§ TEKS BACAAN:

#####

Pada saat ini hampir disetiap rumah memiliki televisi sebagai salah satu media informasi. Televisi merupakan media elektronik yang tidak hanya memberikan visualisasi saja tetapi juga suara. Apalagi sekarang ini informasi dari berbagai wilayah sangat mudah didapat termasuk di luar negeri. Selain sebagai media informasi, televisi juga merupakan media hiburan.
Televisi tidak lagi menjadi medium massa namun lebih merupakan medium peminat khusus. Ada saluran-saluran untuk mereka yang menyukai politik, sains, komedi, masak memasak, atau berbelanja. Ada juga saluran-saluran dalam bahasa Inggris, Latin, Cina, serta bahasa-bahasa lain. Walaupun demikian tidak satupun saluran sepenuhnya melayani kebutuhan pendidikan dan informasi anak-anak dari tingkat-tingkat usia yang berkaitan. Televisi umum seringkali terikat pada jadwal waktu penayangan, ketika acara anak-anak harus bersaing memperebutkan pangsa masa tayang yang sama dengan program orang-orang dewasa.

#####

§ Petikan dari dataset spasial:
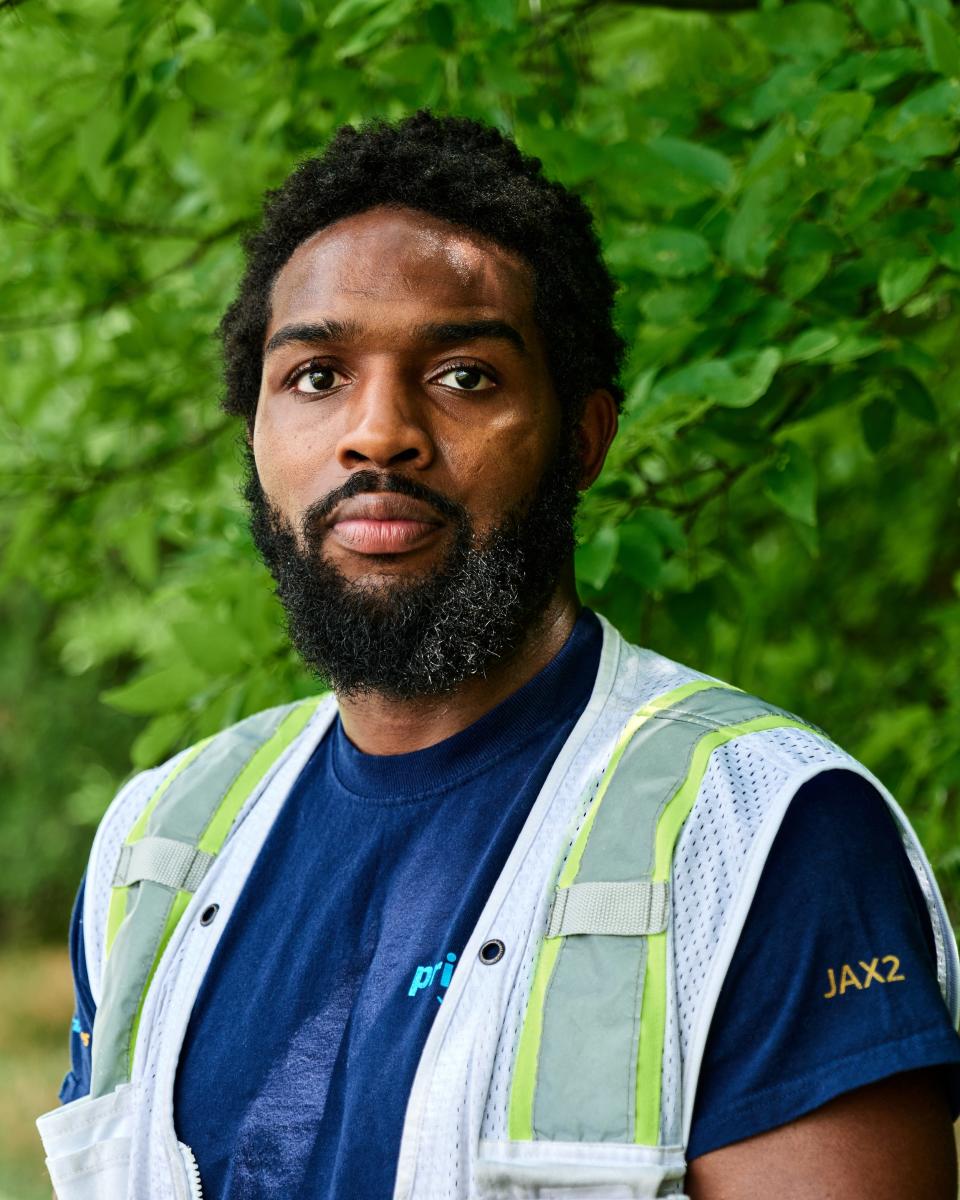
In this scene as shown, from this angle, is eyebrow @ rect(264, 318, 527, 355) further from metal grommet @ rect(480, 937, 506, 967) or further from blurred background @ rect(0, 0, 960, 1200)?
metal grommet @ rect(480, 937, 506, 967)

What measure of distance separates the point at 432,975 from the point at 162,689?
1.23 metres

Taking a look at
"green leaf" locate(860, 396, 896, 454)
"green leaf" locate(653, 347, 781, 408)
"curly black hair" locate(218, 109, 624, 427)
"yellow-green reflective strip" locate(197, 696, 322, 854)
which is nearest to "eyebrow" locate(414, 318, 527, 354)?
"curly black hair" locate(218, 109, 624, 427)

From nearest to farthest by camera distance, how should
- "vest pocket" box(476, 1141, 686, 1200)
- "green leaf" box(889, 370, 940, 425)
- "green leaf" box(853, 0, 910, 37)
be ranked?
1. "vest pocket" box(476, 1141, 686, 1200)
2. "green leaf" box(853, 0, 910, 37)
3. "green leaf" box(889, 370, 940, 425)

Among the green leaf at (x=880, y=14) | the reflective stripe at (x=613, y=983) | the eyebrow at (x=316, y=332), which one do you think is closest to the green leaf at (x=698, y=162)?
the green leaf at (x=880, y=14)

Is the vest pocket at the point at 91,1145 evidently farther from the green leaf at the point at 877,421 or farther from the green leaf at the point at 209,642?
the green leaf at the point at 877,421

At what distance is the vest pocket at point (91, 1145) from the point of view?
198 centimetres

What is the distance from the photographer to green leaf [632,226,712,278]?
8.07ft

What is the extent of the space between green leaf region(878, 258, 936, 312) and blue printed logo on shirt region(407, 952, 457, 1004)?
4.10 feet

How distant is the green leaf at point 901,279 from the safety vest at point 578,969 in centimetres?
Result: 71

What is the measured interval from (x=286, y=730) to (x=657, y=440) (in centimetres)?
80

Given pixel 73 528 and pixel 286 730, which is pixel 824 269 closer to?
pixel 286 730

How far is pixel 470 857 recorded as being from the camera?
1952 mm

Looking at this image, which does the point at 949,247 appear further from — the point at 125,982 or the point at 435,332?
the point at 125,982

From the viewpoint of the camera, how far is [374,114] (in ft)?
9.79
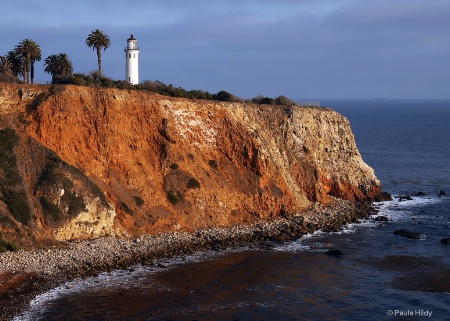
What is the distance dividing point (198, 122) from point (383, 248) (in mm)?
19262

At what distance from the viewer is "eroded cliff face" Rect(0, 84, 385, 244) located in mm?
44250

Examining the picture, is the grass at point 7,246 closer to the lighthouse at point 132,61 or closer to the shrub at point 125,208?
the shrub at point 125,208

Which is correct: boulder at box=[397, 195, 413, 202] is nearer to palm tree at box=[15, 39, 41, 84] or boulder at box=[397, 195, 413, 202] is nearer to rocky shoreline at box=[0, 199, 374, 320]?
rocky shoreline at box=[0, 199, 374, 320]

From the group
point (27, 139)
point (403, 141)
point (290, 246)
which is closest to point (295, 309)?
point (290, 246)

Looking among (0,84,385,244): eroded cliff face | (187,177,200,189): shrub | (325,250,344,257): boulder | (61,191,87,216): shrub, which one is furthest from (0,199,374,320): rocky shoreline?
(325,250,344,257): boulder

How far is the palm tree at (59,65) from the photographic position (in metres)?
59.1

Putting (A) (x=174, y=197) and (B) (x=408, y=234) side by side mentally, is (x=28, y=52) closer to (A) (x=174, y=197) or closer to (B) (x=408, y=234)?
(A) (x=174, y=197)

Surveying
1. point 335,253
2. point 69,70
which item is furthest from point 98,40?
point 335,253

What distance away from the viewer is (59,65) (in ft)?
194

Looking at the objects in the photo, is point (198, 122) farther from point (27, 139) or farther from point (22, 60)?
point (22, 60)

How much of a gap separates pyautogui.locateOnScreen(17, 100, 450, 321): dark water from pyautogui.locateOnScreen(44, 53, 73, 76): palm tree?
25.9 m

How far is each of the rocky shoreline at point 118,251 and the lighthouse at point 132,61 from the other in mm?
21555

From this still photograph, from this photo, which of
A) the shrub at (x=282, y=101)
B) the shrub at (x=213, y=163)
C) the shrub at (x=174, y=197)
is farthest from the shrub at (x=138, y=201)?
the shrub at (x=282, y=101)

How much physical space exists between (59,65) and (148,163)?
1537 centimetres
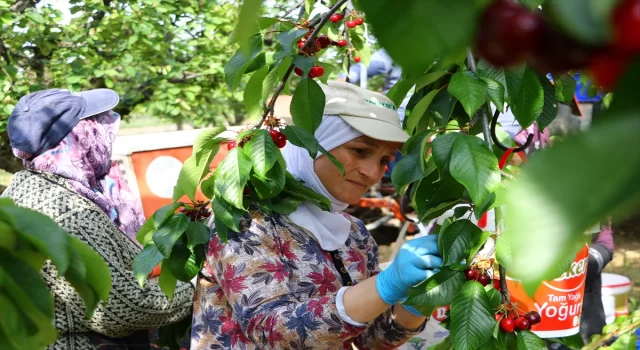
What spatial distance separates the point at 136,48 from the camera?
16.5 feet

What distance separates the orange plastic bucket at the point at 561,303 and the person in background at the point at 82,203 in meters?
1.35

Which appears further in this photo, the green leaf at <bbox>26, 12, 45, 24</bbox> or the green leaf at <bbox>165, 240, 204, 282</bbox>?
the green leaf at <bbox>26, 12, 45, 24</bbox>

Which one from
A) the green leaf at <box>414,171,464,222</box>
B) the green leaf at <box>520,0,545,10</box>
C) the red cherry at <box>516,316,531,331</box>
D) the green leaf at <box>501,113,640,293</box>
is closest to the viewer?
the green leaf at <box>501,113,640,293</box>

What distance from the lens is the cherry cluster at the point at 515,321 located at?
1.43 m

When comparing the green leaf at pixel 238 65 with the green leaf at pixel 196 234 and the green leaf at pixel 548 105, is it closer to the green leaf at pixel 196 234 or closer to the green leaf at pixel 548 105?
the green leaf at pixel 196 234

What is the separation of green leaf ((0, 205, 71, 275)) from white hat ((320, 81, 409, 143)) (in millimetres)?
1570

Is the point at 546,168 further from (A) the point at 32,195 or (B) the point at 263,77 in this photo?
(A) the point at 32,195

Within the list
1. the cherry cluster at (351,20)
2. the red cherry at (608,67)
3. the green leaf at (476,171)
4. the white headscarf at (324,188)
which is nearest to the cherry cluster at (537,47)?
the red cherry at (608,67)

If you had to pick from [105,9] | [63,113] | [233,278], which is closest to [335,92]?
[233,278]

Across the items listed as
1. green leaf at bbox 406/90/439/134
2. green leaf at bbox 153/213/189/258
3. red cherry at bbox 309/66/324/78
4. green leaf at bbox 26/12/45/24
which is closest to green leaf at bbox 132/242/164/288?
green leaf at bbox 153/213/189/258

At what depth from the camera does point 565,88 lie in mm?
1793

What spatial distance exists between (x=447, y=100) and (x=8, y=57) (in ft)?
12.1

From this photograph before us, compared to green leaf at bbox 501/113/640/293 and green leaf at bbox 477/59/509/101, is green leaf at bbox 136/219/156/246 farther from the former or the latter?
green leaf at bbox 501/113/640/293

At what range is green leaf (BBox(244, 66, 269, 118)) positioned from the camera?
183 centimetres
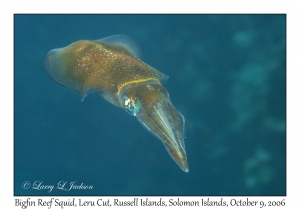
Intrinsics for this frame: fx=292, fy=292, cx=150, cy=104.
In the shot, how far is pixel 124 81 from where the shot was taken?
439 cm

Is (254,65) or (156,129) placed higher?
(254,65)

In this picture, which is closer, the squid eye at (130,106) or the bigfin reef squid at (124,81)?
the bigfin reef squid at (124,81)

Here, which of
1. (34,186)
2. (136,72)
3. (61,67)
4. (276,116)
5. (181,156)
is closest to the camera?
(181,156)

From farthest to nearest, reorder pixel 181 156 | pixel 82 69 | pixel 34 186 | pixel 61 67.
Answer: pixel 34 186
pixel 61 67
pixel 82 69
pixel 181 156

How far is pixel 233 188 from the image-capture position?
8617 millimetres

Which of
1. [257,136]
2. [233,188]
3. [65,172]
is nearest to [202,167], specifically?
[233,188]

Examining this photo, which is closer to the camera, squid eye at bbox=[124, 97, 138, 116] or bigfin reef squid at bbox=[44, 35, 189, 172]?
bigfin reef squid at bbox=[44, 35, 189, 172]

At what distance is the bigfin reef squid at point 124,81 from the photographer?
142 inches

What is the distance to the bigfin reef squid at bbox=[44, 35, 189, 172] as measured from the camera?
11.8ft

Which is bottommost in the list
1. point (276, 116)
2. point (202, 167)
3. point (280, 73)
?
point (202, 167)

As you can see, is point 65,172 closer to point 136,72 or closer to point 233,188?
point 233,188

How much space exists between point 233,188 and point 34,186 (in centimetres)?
594

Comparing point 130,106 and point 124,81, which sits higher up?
point 124,81

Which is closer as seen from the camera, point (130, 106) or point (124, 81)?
point (130, 106)
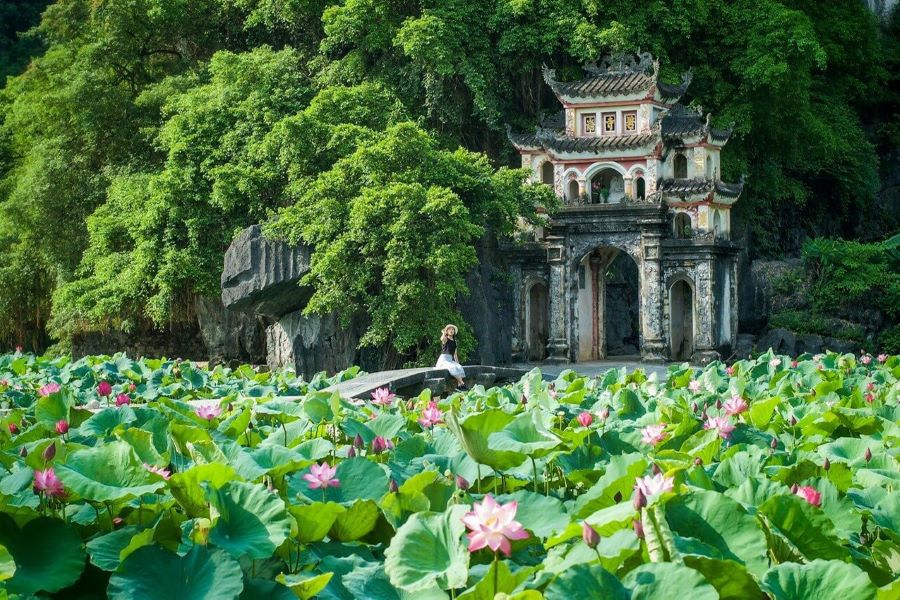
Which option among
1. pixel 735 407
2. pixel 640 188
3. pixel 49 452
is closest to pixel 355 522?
pixel 49 452

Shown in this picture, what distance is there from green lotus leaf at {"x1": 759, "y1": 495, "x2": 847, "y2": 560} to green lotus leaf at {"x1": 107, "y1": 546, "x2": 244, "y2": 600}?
113cm

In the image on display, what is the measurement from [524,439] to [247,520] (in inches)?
42.9

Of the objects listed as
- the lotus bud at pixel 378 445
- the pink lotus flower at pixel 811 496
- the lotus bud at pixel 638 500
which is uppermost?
the lotus bud at pixel 638 500

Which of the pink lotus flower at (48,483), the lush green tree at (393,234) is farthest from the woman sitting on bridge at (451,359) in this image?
the pink lotus flower at (48,483)

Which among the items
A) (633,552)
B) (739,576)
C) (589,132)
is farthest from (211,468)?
(589,132)

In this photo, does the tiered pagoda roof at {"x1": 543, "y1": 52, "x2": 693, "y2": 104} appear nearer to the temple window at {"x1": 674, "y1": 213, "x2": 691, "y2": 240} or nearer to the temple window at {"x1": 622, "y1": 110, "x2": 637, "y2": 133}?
the temple window at {"x1": 622, "y1": 110, "x2": 637, "y2": 133}

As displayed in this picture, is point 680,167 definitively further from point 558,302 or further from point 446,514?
point 446,514

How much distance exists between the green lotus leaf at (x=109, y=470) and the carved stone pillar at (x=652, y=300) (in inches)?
811

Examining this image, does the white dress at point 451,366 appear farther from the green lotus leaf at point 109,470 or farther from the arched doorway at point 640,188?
the arched doorway at point 640,188

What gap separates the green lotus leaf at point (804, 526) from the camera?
2.45 meters

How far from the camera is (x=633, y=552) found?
2.15 m

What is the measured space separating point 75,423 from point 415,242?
14.4 metres

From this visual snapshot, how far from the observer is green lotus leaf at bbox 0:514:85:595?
7.47 ft

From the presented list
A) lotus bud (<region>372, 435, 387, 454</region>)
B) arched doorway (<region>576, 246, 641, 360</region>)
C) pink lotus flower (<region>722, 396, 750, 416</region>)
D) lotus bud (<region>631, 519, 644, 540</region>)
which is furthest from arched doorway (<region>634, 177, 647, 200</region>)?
lotus bud (<region>631, 519, 644, 540</region>)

#####

§ DAFTAR SOAL:
(a) Tuliskan kembali dengan persis bagian teks tentang televisi yang dimulai pada kata-kata "Pada saat ini" dan berhenti setelah kata-kata "merupakan media hiburan.".
(b) Lanjutkan teks tentang televisi, dimulai sesudah kalimat terakhir yang tercantum.
Baris-baris data tersebut merupakan bahan tersendiri yang terpisah dari teks tentang televisi.

§ JAWABAN TIAP SOAL:
(a)
Pada saat ini hampir disetiap rumah memiliki televisi sebagai salah satu media informasi. Televisi merupakan media elektronik yang tidak hanya memberikan visualisasi saja tetapi juga suara. Apalagi sekarang ini informasi dari berbagai wilayah sangat mudah didapat termasuk di luar negeri. Selain sebagai media informasi, televisi juga merupakan media hiburan.

(b)
Dalam revolusi teknologi mendatang, terlalu dini untuk melihat apakah saluran-saluran pendidikan yang dipersembahkan bagi anak-anak akan benar-benar untung, mengingat keuntungan komersial mereka tidak jelas dan pendanaan publik terasa meragukan. Agaknya yang lebih mungkin dikembangkan adalah saluran pendidikan yang mendapatkan dukungan-dukungan para pemasang iklan, yang menawarkan program-program, produk-produk dan jasa-jasa bagi para orang tua yang tengah berusaha mengatasi berbagai masalah keorangtuaan kontemporer, seperti mempunyai anak pada usia senja, atau menangani akibat-akibat konflik antara mengejar karir dan membesarkan anak.
Anak-anak dan televisi adalah perpaduan yang sangat kuat, sebagaimana diketahui benar pemasang iklan, pendidik, khususnya anak-anak serta orang tua mereka sendiri. Acara TV sangat berpengaruh besar terhadap anak. Setiap minggu kerumunan anak-anak sebaya mereka betah dirumah karena punya acara favorit dari pukul 06.00 sampai pukul 10.00 yaitu diputarnya film anak-anak secara marathon pada setiap saluran TV, membuat anak tetap terpaku didepan layar kaca sedikitnya empat jam non stop.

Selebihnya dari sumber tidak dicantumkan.